→ **EXERCISE INSTRUCTIONS**
Extend the editorial below on immigration judges and asylum decisions, starting right after its final sentence.

→ **TEXT EXCERPT**
[start]
Editorial: Immigrants at the Mercy Of Judges

The chance that an asylum case is approved depends on which judge one gets.

Immigration courts are a microcosm for a system in urgent need of repair. The fate of hundreds of thousands of people is decided there, at the whim of judges too overworked to perform their job well, and through a process in which 5-year-olds can be forced to defend themselves without a lawyer against adults wishing to deport them.

The worst part is that, far from repairing a situation that defies legal sanity, Donald Trump’s advent to government could make it even more dire for immigrants.

An analysis released a few days ago by the Transactional Records Access Clearinghouse (TRAC) at Syracuse University in New York, showed that there is an increasing disparity between the decisions made by immigration judges in comparable asylum cases.

For instance, in a Los Angeles court, rejections to asylum petitions among of the 33 judges tallied by TRAC range from 21.8% to 97.1%, depending on the judge. In New York and Newark courts, they range from 2.2% to 59% and 15.7% to 98.6%, respectively.

That means that the chance that an asylum case is approved depends on which judge one gets.

One explanation links this situation to the volume of cases overwhelming the system.
[end]
→ **EXTRACTED RECORDS**
[start]
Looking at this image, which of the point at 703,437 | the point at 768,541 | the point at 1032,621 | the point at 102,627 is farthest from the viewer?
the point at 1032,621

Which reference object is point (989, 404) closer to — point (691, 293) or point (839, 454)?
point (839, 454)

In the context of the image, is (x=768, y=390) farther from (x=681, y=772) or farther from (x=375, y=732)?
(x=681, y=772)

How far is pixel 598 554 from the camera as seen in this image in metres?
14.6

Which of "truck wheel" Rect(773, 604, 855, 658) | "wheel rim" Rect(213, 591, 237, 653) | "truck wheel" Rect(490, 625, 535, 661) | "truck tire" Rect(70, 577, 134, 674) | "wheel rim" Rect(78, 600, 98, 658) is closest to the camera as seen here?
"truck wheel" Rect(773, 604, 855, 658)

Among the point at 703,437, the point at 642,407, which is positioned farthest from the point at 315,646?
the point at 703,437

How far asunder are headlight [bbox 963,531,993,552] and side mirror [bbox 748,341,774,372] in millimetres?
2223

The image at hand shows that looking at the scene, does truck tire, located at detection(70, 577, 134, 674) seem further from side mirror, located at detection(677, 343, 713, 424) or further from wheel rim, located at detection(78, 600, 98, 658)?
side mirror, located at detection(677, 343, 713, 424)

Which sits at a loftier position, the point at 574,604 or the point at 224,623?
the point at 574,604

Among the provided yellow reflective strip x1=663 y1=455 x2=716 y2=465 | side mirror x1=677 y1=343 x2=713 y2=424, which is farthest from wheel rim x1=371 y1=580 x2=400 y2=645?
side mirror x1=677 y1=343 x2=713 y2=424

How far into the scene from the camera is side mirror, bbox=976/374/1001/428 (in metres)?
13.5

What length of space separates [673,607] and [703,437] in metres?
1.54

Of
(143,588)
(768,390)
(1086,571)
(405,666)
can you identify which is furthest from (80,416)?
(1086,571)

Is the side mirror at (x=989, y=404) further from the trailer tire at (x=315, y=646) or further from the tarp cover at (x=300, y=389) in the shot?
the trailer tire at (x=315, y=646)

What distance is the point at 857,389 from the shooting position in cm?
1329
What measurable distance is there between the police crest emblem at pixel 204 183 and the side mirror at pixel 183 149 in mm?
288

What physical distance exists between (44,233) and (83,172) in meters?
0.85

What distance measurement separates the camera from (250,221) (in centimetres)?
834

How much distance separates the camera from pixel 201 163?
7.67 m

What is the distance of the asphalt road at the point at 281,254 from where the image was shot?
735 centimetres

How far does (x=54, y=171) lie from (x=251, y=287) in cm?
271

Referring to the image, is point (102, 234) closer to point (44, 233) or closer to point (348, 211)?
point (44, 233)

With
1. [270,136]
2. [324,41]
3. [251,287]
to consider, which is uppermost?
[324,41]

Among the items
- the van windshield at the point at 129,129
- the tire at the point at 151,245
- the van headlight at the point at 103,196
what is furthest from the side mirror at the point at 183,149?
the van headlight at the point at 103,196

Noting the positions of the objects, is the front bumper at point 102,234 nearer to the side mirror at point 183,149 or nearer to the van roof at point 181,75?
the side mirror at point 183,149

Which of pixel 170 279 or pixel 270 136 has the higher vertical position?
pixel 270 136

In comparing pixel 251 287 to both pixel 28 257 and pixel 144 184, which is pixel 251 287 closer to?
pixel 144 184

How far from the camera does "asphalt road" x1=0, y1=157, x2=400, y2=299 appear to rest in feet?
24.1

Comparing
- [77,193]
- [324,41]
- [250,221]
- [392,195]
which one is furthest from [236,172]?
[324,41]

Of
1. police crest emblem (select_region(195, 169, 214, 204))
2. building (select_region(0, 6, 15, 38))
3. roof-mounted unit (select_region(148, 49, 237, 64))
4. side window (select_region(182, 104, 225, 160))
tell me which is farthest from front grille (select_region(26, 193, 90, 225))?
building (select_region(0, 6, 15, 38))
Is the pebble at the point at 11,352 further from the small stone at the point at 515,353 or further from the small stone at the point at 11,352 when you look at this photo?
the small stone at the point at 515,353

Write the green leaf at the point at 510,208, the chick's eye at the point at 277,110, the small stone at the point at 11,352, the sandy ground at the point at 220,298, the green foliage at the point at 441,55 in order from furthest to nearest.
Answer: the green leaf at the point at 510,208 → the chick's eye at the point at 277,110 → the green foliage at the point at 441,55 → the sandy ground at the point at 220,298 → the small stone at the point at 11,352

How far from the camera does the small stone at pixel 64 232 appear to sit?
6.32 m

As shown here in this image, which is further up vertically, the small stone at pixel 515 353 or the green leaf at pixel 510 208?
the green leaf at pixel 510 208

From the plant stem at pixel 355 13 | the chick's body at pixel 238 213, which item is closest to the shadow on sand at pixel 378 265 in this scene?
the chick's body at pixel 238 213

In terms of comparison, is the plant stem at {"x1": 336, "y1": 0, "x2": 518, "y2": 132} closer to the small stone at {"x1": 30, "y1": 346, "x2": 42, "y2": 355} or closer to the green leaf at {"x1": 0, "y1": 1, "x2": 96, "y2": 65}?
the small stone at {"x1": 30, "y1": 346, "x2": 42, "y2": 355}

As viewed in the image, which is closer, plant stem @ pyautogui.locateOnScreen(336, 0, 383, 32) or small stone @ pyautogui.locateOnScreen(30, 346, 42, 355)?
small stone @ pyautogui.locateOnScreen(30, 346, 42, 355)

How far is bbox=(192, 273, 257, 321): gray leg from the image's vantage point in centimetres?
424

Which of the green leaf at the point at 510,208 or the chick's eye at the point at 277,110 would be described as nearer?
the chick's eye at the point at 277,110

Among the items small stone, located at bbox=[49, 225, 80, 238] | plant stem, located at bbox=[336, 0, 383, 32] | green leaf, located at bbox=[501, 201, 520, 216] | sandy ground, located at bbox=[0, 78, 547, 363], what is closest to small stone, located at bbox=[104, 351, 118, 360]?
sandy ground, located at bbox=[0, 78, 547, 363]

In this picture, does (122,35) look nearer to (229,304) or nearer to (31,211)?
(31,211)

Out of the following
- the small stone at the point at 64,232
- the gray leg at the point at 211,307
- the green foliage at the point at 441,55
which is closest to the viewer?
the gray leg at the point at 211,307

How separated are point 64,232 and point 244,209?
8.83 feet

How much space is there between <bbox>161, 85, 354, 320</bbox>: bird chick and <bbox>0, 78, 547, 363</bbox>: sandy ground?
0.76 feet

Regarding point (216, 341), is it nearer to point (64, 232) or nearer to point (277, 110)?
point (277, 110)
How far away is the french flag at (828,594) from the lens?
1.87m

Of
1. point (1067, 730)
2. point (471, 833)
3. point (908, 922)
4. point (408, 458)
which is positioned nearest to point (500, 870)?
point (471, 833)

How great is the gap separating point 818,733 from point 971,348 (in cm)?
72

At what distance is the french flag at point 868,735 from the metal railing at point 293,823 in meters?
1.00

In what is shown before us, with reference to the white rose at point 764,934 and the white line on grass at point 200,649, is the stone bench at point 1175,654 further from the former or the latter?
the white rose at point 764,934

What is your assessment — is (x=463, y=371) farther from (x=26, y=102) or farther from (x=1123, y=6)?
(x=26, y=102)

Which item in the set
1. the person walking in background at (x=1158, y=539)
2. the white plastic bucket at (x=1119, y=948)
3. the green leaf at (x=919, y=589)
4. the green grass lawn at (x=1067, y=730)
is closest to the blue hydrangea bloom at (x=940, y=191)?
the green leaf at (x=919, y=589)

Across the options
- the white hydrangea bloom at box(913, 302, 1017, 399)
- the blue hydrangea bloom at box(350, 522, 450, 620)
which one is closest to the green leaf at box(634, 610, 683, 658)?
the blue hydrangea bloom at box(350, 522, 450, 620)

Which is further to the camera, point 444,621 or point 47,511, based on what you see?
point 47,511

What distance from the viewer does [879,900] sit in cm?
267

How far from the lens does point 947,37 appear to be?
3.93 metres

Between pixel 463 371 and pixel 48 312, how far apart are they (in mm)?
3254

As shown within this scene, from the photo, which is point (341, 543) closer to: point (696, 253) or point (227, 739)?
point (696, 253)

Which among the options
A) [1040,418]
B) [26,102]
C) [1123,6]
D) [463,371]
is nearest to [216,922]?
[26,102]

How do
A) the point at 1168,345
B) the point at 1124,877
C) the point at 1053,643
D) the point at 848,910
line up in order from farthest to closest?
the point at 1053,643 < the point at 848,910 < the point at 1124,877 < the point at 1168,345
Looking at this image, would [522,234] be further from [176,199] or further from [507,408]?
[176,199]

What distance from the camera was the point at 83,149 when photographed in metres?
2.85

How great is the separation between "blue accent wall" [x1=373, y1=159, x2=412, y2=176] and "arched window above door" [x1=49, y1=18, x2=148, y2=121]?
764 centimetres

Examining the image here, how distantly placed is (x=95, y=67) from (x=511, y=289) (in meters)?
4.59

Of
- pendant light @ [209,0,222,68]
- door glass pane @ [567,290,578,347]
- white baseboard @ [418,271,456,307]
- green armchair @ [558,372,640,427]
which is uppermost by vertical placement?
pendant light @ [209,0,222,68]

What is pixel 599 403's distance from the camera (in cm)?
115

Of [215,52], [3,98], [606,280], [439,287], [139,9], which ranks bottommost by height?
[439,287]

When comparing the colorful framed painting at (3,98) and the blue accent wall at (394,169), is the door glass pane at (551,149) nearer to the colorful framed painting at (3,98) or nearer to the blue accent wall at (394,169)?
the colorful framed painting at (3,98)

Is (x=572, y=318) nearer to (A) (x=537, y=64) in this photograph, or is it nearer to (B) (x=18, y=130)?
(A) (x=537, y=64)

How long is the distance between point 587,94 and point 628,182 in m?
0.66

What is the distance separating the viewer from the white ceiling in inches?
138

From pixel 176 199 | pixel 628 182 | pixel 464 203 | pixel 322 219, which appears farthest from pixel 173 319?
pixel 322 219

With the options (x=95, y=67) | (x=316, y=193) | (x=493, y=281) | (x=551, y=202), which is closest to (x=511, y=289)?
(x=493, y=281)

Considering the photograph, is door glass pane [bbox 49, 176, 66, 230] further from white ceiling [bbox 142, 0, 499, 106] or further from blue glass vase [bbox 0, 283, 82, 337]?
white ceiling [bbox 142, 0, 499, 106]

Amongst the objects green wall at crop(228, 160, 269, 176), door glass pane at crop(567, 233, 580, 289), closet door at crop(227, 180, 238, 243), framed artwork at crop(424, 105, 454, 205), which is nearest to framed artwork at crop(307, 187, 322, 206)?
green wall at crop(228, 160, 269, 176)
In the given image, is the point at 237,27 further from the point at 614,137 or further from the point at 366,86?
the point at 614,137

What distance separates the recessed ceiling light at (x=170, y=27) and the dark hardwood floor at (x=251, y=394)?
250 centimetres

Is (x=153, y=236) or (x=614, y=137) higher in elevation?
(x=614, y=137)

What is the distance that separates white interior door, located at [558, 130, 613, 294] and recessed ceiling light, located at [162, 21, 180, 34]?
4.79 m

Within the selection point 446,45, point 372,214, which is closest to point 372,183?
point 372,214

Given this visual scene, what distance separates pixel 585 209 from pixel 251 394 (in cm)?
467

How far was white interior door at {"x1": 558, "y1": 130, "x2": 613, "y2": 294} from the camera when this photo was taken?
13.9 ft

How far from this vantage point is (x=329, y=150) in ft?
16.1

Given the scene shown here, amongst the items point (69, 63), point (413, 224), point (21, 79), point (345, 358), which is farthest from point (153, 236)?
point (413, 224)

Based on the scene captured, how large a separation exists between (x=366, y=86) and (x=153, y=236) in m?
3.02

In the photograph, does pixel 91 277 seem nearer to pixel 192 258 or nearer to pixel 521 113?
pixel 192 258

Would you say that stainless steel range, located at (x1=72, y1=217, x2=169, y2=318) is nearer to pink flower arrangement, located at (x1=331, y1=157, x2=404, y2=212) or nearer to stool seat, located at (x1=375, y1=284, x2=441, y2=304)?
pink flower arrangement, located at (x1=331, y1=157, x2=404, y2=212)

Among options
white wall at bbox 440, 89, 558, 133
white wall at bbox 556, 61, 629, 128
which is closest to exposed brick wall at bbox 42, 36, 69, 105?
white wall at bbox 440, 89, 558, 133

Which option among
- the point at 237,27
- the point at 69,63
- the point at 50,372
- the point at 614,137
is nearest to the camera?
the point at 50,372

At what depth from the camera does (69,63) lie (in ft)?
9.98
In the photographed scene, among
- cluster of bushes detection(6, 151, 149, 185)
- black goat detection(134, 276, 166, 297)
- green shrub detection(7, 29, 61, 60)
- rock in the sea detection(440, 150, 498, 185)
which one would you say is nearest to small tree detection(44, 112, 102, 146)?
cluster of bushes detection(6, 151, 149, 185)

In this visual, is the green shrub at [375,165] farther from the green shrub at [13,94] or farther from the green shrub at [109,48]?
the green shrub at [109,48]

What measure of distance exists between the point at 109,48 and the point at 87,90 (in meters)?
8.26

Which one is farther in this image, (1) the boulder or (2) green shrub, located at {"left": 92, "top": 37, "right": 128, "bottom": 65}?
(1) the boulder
[end]
→ **TASK RESULT**
A recent estimate said that there are more than 520,000 cases pending in the country’s 56 courts, where nearly 300 judges work, including the 65 new judges appointed in the last two years. According to Human Rights First, if one judge completed 750 cases per year, 520 judges would be required to eliminate the delay in one year.

Observers anticipate that the outlook for a speeding up of the process is not favorable. If the Trump Administration focuses on deporting millions of people, as the president-elect has stated, many of them will have to pass through these crammed courts.

Moreover, Trump said that he would freeze federal hiring, so it will be hard to add more judges to relieve the bottleneck.

If more of them were appointed their selection would be in the hands of next Secretary of Justice Jeff Sessions, the most anti-immigrant senator currently in the Senate, who will also have the task of establishing the conditions to grant asylum.

The immigration court we have today is bad. Still, as with everything else related to immigrants, it can always get worse.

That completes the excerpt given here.